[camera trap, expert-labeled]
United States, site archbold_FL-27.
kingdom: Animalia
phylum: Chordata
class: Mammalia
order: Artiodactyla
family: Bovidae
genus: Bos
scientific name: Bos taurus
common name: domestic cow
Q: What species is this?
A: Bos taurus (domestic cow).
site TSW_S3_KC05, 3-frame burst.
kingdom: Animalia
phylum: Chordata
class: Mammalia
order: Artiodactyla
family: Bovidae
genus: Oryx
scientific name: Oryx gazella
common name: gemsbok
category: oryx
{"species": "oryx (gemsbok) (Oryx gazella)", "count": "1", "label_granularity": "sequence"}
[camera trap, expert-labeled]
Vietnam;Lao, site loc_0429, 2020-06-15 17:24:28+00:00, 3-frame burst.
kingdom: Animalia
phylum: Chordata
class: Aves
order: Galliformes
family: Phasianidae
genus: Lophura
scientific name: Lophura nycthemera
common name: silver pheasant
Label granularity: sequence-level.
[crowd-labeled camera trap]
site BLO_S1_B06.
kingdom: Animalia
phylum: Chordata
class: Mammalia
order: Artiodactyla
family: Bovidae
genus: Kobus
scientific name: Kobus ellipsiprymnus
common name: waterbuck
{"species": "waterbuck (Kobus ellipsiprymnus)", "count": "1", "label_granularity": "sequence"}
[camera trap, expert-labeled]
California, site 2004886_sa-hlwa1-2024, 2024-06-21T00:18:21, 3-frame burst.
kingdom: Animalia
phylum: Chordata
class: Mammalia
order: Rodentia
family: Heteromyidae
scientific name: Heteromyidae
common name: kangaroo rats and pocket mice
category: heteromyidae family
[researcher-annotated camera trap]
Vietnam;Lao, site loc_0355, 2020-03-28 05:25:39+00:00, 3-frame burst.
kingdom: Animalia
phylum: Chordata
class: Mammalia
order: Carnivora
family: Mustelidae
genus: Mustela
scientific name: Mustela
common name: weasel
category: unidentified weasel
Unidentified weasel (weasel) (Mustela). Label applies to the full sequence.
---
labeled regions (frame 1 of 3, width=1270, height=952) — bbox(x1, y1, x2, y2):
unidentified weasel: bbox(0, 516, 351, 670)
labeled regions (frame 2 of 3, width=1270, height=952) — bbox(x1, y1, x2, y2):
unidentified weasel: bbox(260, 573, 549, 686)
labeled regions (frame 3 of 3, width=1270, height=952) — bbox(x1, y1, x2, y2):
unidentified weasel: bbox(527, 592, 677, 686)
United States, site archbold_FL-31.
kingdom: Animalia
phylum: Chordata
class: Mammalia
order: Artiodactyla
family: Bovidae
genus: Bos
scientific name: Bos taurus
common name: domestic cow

# # # # # # #

### WHAT IS REQUIRED:
Return only the part of the records above that opens with the line containing "United States, site archbold_FL-27." and closes with the line containing "category: oryx", ends included.

### WRITTEN SOLUTION:
United States, site archbold_FL-27.
kingdom: Animalia
phylum: Chordata
class: Mammalia
order: Artiodactyla
family: Bovidae
genus: Bos
scientific name: Bos taurus
common name: domestic cow
Q: What species is this?
A: Bos taurus (domestic cow).
site TSW_S3_KC05, 3-frame burst.
kingdom: Animalia
phylum: Chordata
class: Mammalia
order: Artiodactyla
family: Bovidae
genus: Oryx
scientific name: Oryx gazella
common name: gemsbok
category: oryx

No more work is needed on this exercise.